Thursday, 5 April 2018

Botched repairs

It'll be interesting to see how the EQC debacle plays out now that it doesn't have a Minister committed to covering up the cracks by shifting the carpet around.

Here are a couple things that Minister Woods could usefully have her team check in on. They're my working hypotheses about what happened in that mess, but they're not solid enough to have made it into our report. They're hunches. They're hunches that are difficult to test from outside the system on limited resources. And I hardly expect that the hunches are unique to me - they're kind of the shared mythos of Christchurch as of the time I left in 2014.

Hypothesis 1: EQC was generous after the September 2010 quake. Probably too generous. EQC was sitting on a pile of money. We were going into an election. So everybody on the west side of Christchurch in National electorates (in the west of town, closer to the quake's epicentre) got a home makeover if there was a crack in the paint somewhere. Is this true? We sure had the impression it was true, and there are tons of anecdotes around it. If it's true, how much money was wasted there that might have been put towards later repairs?

Hypothesis 2: After February, EQC systematically downscoped repairs as the extent of the shortfall in its reinsurance relative to its claims became clear. I think EQC saw its main job as minimising cost overruns to central government and the draw on central government resource rather than playing straight with its claimants. Full foundation jobs became jack-and-pack. Leveling floors to as-new became "pretty level" MBIE good-enough standards rather than what was in anybody's insurance contract. What EQC's now blaming Fletcher for (Fletcher project managed a pile of the repairs*) is very likely a consequence of scopes inadequate to the scale of the damage. And blaming Fletcher for accepting crappy scopes of work is a bit off where it was darned hard to fight EQC on the scope. EQC downscoped ours two or three times - and our opt-out builder got some of it back through variances as the project continued. So check back on how final scopes of work varied from the initial scopes. What fraction of them were downscopes? Is that fraction consistent with what we'd expect in the normal course of assessment as you get more certainty about the actual damage? Is there data on the actual qualifications of the folks who did the assessments, and how that correlates with the scopes of work and whether it's now a munted repair job?
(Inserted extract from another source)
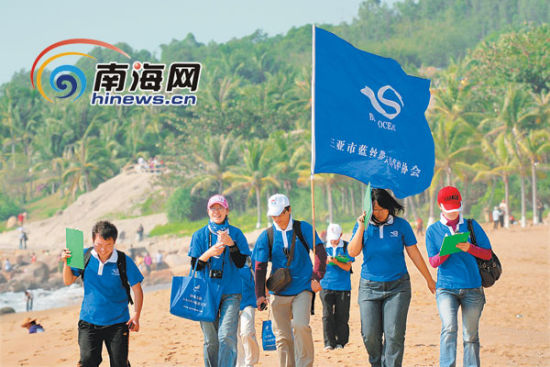 蓝丝带海洋保护协会志愿者在参加三亚海岸线环保活动。(蓝丝带海洋保护协会供图)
With the change in government, we now have some chance of figuring out what the heck all happened in Christchurch.

In related news, I'm still chasing Lloyds of London to see whether they'd sell me a parametric insurance policy that just gives me a pile of cash if there's ever a Wellington earthquake of comparable size to Christchurch's. That's simple to define for a parametric contract, but where it's a market of just me, it's likely not worth anybody's time to build the contract. I'd expect that anybody who ever had to deal with EQC would be interested in purchasing actual insurance instead of the "let's pretend you're insured" product that we wound up having.

And I also hope that Minister Woods will not delay overmuch in flipping the EQC arrangements so that people only have to deal with their private insurer and EQC just writes cheques in the background.

* Fletcher's is one of our members at the Initiative, so disclosure on that. We made a point of opting out of Fletcher's project management when fixing our house in Christchurch because we'd already, after September, sourced a builder who specialised in the kind of 1930s weatherboard place we had. We didn't want luck-of-the-draw builders assigned by some other project manager. In 2011, when Fletcher was given the job (I was at Canty at the time), it smelled funny to me. So I did some quick-style work looking at the effects of the earthquakes on Fletcher share prices and I just couldn't see anything there. I concluded that even if a centralised project management office wasn't the best idea, Fletcher didn't seem to be getting rents out of it.